## TEXTO DE LEITURA
━━━━━━━━
“Convoque seu Buda”, manifesto místico de um poeta antropófago

Lançado em novembro do ano passado, Convoque seu Buda, terceiro álbum do rapper Criolo, foi celebrado e elogiado pela imprensa hypemaníaca. Na maior parte das resenhas, a excelente produção musical do álbum, a variedade de ritmos (rap, samba, afrobeat, reggae, disco, baião) e a atualidade das letras que traçam um perfil do Brasil urbano contemporâneo são consideradas os pontos altos deste lançamento.

Por Bruna Ferreira*, na Revista Fórum

capa do disco Convoque seu buda - Divulgação

Sem dúvida uma recepção tão ampla deu a Criolo ainda mais visibilidade. Contudo, esta recepção costuma resvalar sempre na mesma generalidade, algo sobre “crítica social”, “mistura de ritmos”, “pobreza e violência”, “agruras do favelado”, reduzindo a riqueza do texto a um punhado de expressões que de tão pisadas já não dizem nada.

Nesta resenha a minha intenção é ler o texto de Criolo e reforçar sua imagem como a de um modelo de intelectual e artista de que a sociedade brasileira precisará cada vez mais: capaz não só de cruzar referências da cultura erudita ocidental e da vivência cotidiana das ruas das nossas grandes cidades e suas periferias, mas também de criar algo inteiramente novo a partir desses cruzamentos.

Por isso a frase de Oswald de Andrade abre este texto: Criolo reaviva a utopia antropofágica e faz o que Oswald, burguês decadente, não pode fazer: dar voz à periferia da periferia, deglutindo, subvertendo e se apropriando do que as elites se acostumaram a chamar de “conhecimento” ou “cultura”.

A consciência de que a vida é luta e conflito é a primeira coisa que se aprende numa batalha de MCs. A escrita madura de Criolo reflete a capacidade de ligar ideias aparentemente sem nexo e condensar em imagens muito específicas um quadro social mais amplo. A habilidade com as palavras e o sentido de urgência das letras são certamente aprendizado de inúmeras batalhas em que a voz tinha que ser tão rápida quanto o pensamento: Criolo pensa em voz alta, e o seu pensamento é condensado, e, por isso, poético.

Ao pensar em voz alta, Criolo espera por uma resposta, e se afasta da imagem do intelectual que nos observa, distante ou moralista, da segurança de sua posição privilegiada. As suas letras preveem e precisam de um interlocutor, de alguém que ouça a mensagem e responda, discorde, reaja – como nas batalhas. O interlocutor pode ser um “nós” ou um “vocês”: cada contexto poético identifica exatamente com quem Criolo está falando, e, mais importante, de onde ele fala.
━━━━━━━━
Perguntas espaciais sobre cenas:

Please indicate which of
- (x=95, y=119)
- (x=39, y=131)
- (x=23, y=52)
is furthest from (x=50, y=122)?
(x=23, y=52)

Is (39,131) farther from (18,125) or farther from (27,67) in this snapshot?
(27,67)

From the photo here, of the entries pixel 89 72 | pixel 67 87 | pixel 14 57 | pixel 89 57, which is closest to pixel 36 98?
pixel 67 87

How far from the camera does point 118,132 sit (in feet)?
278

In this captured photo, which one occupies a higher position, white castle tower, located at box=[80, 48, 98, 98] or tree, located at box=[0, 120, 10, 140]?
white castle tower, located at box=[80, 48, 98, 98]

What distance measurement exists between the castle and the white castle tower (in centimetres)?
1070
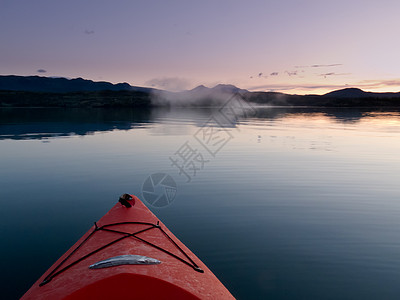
━━━━━━━━
## TAREFAS A CUMPRIR
1. Traduza para o inglês esta frase da resenha sobre o álbum de Criolo: “A consciência de que a vida é luta e conflito é a primeira coisa que se aprende numa batalha de MCs.”
2. Segundo a resenha sobre o álbum de Criolo, que lugar Convoque seu Buda ocupa na discografia do rapper?
3. Retome a resenha sobre o álbum de Criolo a partir do ponto em que o texto para.
As entradas não têm nenhum papel nesta atividade.

## RESPOSTAS POR TAREFA
1. The awareness that life is struggle and conflict is the first thing one learns in an MC battle.

2. É o terceiro álbum do rapper Criolo.

3.
Convoque seu Buda, o poema que abre esse álbum-livro, é um manifesto místico que indica a espiritualidade e a transcendência como armas para resistir ao caos urbano. Em Cartão de visita está a ironia mais refinada de Criolo: uma letra afiada que só não alfineta quem não a entendeu. A crítica ao consumo aqui, como em Pegue pra ela, vale tanto para bens materiais quanto para o acúmulo irrefletido de capital cultural.

A versatilidade de Criolo nessa letra mostra ainda um artista capaz de usar uma linguagem que não é sua para causar o efeito de estranhamento que faz com que a ironia funcione. Esse mundo de glamour e brilho não é o dele; louboutin, chandon, don perignon não fazem parte do seu vocabulário diário: o que ele faz é entrar no território cultural do outro, usando as palavras do outro para desnaturalizar o mundo do outro. E é quando essa desnaturalização acontece que o sorriso cínico da ostentação desaparece e alguma reação, mesmo conflituosa, se esboça.

Em Casa de Papelão, um canto de solidão, morte e desamparo, Criolo, o poeta que transita pelas ruas da cidade grande, conversa mano a mano, “olhos nos olhos” com o último morador de uma ocupação que dará lugar a um condomínio. Fermento pra Massa fala sobre a consciência de classe e a solidariedade entre os trabalhadores: “eu que odeio tumulto não acho um insulto manifestação”, e atualiza o “pão e circo” para o povo: “farinha e cachaça é fermento pra massa”.

Pé de Breque e Duas de Cinco são complementares: enquanto esta última fala de uma sociedade consumista, hipócrita e entorpecida, em que a lei não persegue o vício em si, mas o vício de uma classe específica; a primeira mostra seu respeito a uma prática que faz sentido em uma determinada cultura, ironizando quem “vivência não tem pra sentir real sabor”.


Criolo

Esquiva de Esgrima, Plano de Voo e Fio de Prumo resumem bem a ideia presente em todo o álbum, e por isso falarei desses textos com mais demora.

Esquiva é um autoretrato desse “filho de cearense” e uma declaração da sua ars poetica, ou seja, de como Criolo concebe o seu próprio fazer literário: construído com o “verso mínimo” a partir do “saber empírico” de “cada maloqueiro” da quebrada. Nessa canção Criolo fala como alguém cujos olhos já viram um outro mundo: “Antigamente resolvia na palavra/uma ideia que se trocava/o respeito que se bastava”, em oposição a “hoje”, um tempo em que “não tem boca pra se beijar/não tem alma pra se lavar/não tem vida pra se viver/mas tem dinheiro pra se contar”.

No entanto, essa ideia de um passado onde as coisas foram melhores é uma idealização romântica: o passado é na verdade a utopia que ainda perseguimos, esse tempo nunca vivido em que o poder da palavra substituirá o poder do dinheiro.

Criolo segue elegendo o rap, ritmo “forte” como estilo e linguagem, declarando ídolos como Black Allien eFerréz, e desenhando a própria trajetória como a de alguém que sempre escapou por um triz do perigo graças à bênção de uma oração ou à luz dada por um novo livro aberto, por um novo rap escutado. A letra também lembra que a má sina não começou com o poeta: há “milianos”, “cada cassetete é um chicote a mais no tronco”.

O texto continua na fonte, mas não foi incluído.